QUOTED PASSAGE |
Bona fides; I majored in Economics and Finances at Uni, and I’ve literally worked as an exporter/trader in a perishable industry… so yeah, dig me some markets + logistics. Played games all my life. There’s a major crossover in PU with my love for the strategy, what I’ve studied and know, and my life’s major interests; Geo-politics as expressed through economics.
I’d love to put forward some of my initial impressions, simple ideas/thoughts, and usually within each topic some questions for debate! I welcome any and all feedback or thoughts. I’m new to the game itself, so might miss things. I’ve read as much as I can as a precursor, and will mostly be focusing on broad strokes. In the interest of some hierarchy, I will start from the small - and end with the big. If there is any topic you would like me to expand on, I will, but in the interests of brevity, I will keep my claims short. Explanations are there.
First - How I imagine the world
This is the wild-west in space. Akin to The Expanse meets Alpha Centauri. We are the merchants on the front line of the development of new societies. We trade, we plan, we seek out opportunity. It’s important to understand the setting - since this should inform the gameplay! (more on that later)
There should be a cost to “recycling” that is more in tune with cost/benefit. There are several reasons you would want to demolish, but ‘making a mistake’ should not outweigh wanting to change industries. A 10-20% dismantling cost above depreciation should be calculated in.
Pioneers use B-Fabs. Settlers use B-Fabs. Technicians use R-Fabs. L-Habs get the short end… There’s a brilliant progression for the mix Habs. I get that you need PP2 (hence Settlers) for L-Fabs, but there should be another workaround, like a PP1 making L-Fabs more input expensively. It’s eliminating a big source of L-Fab demand which might push people into L-Fab production.

EXERCISE TASK | List each group that the game feedback post says uses a particular kind of Fab, along with the Fab it uses. You won't need the dataset records for this.

[Dataset records]

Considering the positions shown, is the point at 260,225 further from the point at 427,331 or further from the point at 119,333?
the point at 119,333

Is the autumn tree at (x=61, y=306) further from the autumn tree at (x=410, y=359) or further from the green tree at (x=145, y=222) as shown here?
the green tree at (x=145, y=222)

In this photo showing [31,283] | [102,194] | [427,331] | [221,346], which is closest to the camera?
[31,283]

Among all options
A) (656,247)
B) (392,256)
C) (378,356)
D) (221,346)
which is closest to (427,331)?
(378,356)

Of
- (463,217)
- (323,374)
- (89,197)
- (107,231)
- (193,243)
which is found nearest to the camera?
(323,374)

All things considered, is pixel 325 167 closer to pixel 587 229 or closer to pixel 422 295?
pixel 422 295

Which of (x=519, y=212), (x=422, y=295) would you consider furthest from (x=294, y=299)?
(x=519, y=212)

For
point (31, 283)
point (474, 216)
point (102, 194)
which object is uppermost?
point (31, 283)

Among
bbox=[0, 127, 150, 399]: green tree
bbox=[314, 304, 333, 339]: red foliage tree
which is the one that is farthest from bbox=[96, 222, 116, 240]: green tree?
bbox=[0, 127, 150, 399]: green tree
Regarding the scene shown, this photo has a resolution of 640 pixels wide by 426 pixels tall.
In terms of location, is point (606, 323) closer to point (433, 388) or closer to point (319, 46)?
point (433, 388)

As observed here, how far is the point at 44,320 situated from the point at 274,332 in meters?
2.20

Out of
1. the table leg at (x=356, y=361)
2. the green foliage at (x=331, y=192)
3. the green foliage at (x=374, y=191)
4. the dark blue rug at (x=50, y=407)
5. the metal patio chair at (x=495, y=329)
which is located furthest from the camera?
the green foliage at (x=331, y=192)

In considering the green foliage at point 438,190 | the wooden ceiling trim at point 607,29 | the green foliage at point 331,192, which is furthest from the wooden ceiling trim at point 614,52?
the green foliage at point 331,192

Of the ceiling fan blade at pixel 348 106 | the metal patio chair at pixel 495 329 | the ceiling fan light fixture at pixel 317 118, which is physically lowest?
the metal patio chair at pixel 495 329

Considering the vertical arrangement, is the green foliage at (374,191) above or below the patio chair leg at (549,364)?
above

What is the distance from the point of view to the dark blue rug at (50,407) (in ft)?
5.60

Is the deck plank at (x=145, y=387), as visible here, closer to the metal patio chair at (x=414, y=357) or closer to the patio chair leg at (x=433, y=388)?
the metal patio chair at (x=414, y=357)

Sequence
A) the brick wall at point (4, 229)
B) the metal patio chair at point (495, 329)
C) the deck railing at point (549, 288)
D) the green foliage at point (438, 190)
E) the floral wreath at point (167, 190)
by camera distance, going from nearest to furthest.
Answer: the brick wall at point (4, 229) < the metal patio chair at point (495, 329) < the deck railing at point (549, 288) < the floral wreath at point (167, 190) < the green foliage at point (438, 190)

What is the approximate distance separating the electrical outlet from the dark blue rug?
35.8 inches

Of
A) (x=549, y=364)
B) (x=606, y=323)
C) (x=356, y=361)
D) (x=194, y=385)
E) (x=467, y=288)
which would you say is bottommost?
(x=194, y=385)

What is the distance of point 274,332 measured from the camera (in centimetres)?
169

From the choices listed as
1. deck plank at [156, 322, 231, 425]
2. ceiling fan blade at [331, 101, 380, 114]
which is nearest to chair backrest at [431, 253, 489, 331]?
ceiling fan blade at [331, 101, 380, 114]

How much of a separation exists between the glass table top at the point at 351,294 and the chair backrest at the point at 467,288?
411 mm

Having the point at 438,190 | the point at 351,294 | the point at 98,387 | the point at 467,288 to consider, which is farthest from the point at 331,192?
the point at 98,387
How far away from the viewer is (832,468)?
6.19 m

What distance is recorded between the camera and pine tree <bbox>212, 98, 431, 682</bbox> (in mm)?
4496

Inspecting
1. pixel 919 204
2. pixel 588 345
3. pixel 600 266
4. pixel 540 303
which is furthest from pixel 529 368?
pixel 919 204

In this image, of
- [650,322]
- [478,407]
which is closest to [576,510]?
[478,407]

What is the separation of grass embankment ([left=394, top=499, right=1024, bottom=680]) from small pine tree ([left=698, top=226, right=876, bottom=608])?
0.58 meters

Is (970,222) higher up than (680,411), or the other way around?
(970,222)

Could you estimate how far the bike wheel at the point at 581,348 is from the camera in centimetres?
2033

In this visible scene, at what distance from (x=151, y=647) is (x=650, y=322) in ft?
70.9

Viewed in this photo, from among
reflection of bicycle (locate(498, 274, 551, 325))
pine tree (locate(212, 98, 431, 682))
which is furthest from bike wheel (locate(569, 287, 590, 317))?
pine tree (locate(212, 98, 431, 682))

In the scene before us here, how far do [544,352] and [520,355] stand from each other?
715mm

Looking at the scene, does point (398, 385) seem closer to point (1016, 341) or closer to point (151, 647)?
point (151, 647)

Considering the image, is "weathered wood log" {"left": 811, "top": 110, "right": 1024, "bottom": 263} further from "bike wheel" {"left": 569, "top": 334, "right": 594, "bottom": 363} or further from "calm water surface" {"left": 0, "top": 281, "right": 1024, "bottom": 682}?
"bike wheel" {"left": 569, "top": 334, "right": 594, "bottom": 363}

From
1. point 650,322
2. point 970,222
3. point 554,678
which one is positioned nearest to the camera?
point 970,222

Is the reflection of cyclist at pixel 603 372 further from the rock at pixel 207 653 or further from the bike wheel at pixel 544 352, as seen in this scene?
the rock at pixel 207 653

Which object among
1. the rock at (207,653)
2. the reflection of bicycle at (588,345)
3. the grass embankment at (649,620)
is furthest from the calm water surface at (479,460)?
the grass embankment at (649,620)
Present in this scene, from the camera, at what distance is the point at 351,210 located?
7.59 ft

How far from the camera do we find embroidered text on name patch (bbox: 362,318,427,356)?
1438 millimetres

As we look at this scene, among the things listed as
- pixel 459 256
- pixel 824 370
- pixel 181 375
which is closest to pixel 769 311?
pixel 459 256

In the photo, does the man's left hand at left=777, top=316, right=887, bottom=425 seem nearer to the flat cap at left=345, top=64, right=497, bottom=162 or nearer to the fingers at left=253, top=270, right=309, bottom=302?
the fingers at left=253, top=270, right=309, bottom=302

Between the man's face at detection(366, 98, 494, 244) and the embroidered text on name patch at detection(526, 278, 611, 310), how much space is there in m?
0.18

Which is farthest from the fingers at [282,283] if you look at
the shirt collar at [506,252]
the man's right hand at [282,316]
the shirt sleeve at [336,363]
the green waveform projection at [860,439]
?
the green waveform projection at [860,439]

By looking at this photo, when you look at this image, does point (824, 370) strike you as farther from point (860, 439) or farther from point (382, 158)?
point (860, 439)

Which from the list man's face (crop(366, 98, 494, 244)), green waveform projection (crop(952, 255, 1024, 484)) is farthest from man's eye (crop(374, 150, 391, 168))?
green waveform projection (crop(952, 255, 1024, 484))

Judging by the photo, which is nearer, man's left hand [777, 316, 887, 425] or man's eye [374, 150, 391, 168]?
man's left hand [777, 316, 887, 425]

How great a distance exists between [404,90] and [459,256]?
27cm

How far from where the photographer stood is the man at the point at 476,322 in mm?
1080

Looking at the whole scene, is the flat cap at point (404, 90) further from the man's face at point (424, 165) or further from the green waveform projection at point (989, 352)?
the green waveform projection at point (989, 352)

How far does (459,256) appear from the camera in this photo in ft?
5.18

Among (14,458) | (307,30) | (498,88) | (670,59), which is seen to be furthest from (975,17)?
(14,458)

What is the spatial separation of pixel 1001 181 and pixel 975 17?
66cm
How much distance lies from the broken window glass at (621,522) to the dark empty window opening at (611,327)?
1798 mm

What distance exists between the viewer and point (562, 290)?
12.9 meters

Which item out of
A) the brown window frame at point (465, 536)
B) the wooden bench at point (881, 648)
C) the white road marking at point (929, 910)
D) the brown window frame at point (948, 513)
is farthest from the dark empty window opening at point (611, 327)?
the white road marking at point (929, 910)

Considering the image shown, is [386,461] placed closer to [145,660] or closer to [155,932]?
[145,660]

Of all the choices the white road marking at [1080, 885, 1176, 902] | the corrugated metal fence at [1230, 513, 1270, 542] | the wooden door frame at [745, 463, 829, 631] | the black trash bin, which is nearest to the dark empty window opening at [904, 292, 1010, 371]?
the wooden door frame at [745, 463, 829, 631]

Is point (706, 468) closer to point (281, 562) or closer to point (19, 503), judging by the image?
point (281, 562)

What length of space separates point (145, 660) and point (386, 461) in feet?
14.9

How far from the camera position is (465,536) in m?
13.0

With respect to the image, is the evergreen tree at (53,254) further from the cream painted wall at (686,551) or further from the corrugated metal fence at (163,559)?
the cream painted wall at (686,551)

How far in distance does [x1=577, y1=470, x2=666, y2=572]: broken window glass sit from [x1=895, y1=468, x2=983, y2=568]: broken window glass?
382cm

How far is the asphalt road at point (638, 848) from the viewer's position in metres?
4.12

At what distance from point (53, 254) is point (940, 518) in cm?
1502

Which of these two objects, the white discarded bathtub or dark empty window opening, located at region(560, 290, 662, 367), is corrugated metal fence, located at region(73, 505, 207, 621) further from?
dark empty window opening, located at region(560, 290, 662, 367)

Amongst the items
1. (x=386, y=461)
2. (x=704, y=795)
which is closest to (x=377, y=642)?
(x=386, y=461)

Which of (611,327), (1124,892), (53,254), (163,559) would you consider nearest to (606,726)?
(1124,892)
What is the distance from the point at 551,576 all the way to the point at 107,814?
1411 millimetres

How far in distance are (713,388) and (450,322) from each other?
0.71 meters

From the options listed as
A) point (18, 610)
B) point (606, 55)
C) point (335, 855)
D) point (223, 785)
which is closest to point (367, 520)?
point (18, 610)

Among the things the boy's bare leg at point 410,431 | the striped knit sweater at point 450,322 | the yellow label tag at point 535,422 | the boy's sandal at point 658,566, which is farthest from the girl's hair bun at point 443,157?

OUTPUT FOR THIS TASK |
Pioneers use B-Fabs.
Settlers use B-Fabs.
Technicians use R-Fabs.